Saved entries
_ _ _ _
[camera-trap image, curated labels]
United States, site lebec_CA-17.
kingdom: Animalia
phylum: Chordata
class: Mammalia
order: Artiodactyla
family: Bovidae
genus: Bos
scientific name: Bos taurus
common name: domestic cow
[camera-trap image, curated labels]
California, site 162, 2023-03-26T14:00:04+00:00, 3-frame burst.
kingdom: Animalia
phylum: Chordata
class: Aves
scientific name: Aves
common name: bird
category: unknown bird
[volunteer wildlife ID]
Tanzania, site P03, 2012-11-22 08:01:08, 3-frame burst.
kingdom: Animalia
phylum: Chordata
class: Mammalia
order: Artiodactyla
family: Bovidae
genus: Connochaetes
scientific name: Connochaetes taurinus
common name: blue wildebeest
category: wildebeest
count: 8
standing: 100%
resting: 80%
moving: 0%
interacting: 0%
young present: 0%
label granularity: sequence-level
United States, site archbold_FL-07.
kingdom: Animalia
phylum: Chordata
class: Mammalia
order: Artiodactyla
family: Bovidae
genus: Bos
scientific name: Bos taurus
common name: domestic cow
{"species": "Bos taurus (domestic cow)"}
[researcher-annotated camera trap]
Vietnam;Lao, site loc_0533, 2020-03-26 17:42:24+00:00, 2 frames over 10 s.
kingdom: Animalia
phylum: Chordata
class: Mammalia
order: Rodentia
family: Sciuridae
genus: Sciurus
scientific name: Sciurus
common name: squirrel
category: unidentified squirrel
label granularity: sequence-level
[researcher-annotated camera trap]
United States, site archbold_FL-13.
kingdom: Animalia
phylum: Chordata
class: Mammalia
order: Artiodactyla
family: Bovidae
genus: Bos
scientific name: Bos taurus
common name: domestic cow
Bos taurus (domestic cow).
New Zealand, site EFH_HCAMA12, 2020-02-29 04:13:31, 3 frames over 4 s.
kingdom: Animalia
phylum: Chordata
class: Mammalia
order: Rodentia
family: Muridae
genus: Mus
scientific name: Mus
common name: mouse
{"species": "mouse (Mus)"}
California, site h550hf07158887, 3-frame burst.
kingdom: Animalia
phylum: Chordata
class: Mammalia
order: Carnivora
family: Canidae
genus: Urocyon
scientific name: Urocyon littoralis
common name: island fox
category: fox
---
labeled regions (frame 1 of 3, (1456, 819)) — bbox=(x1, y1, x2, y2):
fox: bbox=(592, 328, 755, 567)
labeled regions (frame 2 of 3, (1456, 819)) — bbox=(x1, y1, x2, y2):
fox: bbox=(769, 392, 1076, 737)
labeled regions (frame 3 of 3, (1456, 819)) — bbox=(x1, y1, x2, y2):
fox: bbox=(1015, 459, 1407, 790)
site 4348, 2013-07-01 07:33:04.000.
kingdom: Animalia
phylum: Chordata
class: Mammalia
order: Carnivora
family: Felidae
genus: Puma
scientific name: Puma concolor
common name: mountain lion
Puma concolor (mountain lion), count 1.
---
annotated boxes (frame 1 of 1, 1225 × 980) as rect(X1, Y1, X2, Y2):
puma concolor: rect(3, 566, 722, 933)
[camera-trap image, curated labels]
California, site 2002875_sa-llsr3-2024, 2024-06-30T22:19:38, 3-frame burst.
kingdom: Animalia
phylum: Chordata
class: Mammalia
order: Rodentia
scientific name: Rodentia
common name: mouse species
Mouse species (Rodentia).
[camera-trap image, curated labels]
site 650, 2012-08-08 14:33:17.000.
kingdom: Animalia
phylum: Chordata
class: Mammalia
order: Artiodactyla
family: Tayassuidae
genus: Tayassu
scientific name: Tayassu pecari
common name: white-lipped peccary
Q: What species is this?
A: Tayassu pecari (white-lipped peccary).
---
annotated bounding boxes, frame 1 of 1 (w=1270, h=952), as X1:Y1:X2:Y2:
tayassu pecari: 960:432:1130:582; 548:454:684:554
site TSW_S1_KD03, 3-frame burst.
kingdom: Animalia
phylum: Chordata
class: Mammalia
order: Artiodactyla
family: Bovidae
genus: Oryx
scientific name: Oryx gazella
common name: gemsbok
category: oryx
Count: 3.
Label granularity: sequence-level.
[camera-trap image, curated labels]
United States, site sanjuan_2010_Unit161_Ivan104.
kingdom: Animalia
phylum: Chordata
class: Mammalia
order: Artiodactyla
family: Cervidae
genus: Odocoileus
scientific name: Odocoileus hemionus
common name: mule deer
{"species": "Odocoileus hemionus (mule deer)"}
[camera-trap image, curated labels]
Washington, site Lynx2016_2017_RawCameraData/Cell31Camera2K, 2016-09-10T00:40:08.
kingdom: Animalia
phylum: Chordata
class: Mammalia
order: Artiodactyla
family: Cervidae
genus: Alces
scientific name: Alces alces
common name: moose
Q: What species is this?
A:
_ _ _ _
Retype the entries one by one, exactly.

Result of the task:
[camera-trap image, curated labels]
United States, site lebec_CA-17.
kingdom: Animalia
phylum: Chordata
class: Mammalia
order: Artiodactyla
family: Bovidae
genus: Bos
scientific name: Bos taurus
common name: domestic cow
[camera-trap image, curated labels]
California, site 162, 2023-03-26T14:00:04+00:00, 3-frame burst.
kingdom: Animalia
phylum: Chordata
class: Aves
scientific name: Aves
common name: bird
category: unknown bird
[volunteer wildlife ID]
Tanzania, site P03, 2012-11-22 08:01:08, 3-frame burst.
kingdom: Animalia
phylum: Chordata
class: Mammalia
order: Artiodactyla
family: Bovidae
genus: Connochaetes
scientific name: Connochaetes taurinus
common name: blue wildebeest
category: wildebeest
count: 8
standing: 100%
resting: 80%
moving: 0%
interacting: 0%
young present: 0%
label granularity: sequence-level
United States, site archbold_FL-07.
kingdom: Animalia
phylum: Chordata
class: Mammalia
order: Artiodactyla
family: Bovidae
genus: Bos
scientific name: Bos taurus
common name: domestic cow
{"species": "Bos taurus (domestic cow)"}
[researcher-annotated camera trap]
Vietnam;Lao, site loc_0533, 2020-03-26 17:42:24+00:00, 2 frames over 10 s.
kingdom: Animalia
phylum: Chordata
class: Mammalia
order: Rodentia
family: Sciuridae
genus: Sciurus
scientific name: Sciurus
common name: squirrel
category: unidentified squirrel
label granularity: sequence-level
[researcher-annotated camera trap]
United States, site archbold_FL-13.
kingdom: Animalia
phylum: Chordata
class: Mammalia
order: Artiodactyla
family: Bovidae
genus: Bos
scientific name: Bos taurus
common name: domestic cow
Bos taurus (domestic cow).
New Zealand, site EFH_HCAMA12, 2020-02-29 04:13:31, 3 frames over 4 s.
kingdom: Animalia
phylum: Chordata
class: Mammalia
order: Rodentia
family: Muridae
genus: Mus
scientific name: Mus
common name: mouse
{"species": "mouse (Mus)"}
California, site h550hf07158887, 3-frame burst.
kingdom: Animalia
phylum: Chordata
class: Mammalia
order: Carnivora
family: Canidae
genus: Urocyon
scientific name: Urocyon littoralis
common name: island fox
category: fox
---
labeled regions (frame 1 of 3, (1456, 819)) — bbox=(x1, y1, x2, y2):
fox: bbox=(592, 328, 755, 567)
labeled regions (frame 2 of 3, (1456, 819)) — bbox=(x1, y1, x2, y2):
fox: bbox=(769, 392, 1076, 737)
labeled regions (frame 3 of 3, (1456, 819)) — bbox=(x1, y1, x2, y2):
fox: bbox=(1015, 459, 1407, 790)
site 4348, 2013-07-01 07:33:04.000.
kingdom: Animalia
phylum: Chordata
class: Mammalia
order: Carnivora
family: Felidae
genus: Puma
scientific name: Puma concolor
common name: mountain lion
Puma concolor (mountain lion), count 1.
---
annotated boxes (frame 1 of 1, 1225 × 980) as rect(X1, Y1, X2, Y2):
puma concolor: rect(3, 566, 722, 933)
[camera-trap image, curated labels]
California, site 2002875_sa-llsr3-2024, 2024-06-30T22:19:38, 3-frame burst.
kingdom: Animalia
phylum: Chordata
class: Mammalia
order: Rodentia
scientific name: Rodentia
common name: mouse species
Mouse species (Rodentia).
[camera-trap image, curated labels]
site 650, 2012-08-08 14:33:17.000.
kingdom: Animalia
phylum: Chordata
class: Mammalia
order: Artiodactyla
family: Tayassuidae
genus: Tayassu
scientific name: Tayassu pecari
common name: white-lipped peccary
Q: What species is this?
A: Tayassu pecari (white-lipped peccary).
---
annotated bounding boxes, frame 1 of 1 (w=1270, h=952), as X1:Y1:X2:Y2:
tayassu pecari: 960:432:1130:582; 548:454:684:554
site TSW_S1_KD03, 3-frame burst.
kingdom: Animalia
phylum: Chordata
class: Mammalia
order: Artiodactyla
family: Bovidae
genus: Oryx
scientific name: Oryx gazella
common name: gemsbok
category: oryx
Count: 3.
Label granularity: sequence-level.
[camera-trap image, curated labels]
United States, site sanjuan_2010_Unit161_Ivan104.
kingdom: Animalia
phylum: Chordata
class: Mammalia
order: Artiodactyla
family: Cervidae
genus: Odocoileus
scientific name: Odocoileus hemionus
common name: mule deer
{"species": "Odocoileus hemionus (mule deer)"}
[camera-trap image, curated labels]
Washington, site Lynx2016_2017_RawCameraData/Cell31Camera2K, 2016-09-10T00:40:08.
kingdom: Animalia
phylum: Chordata
class: Mammalia
order: Artiodactyla
family: Cervidae
genus: Alces
scientific name: Alces alces
common name: moose
Q: What species is this?
A:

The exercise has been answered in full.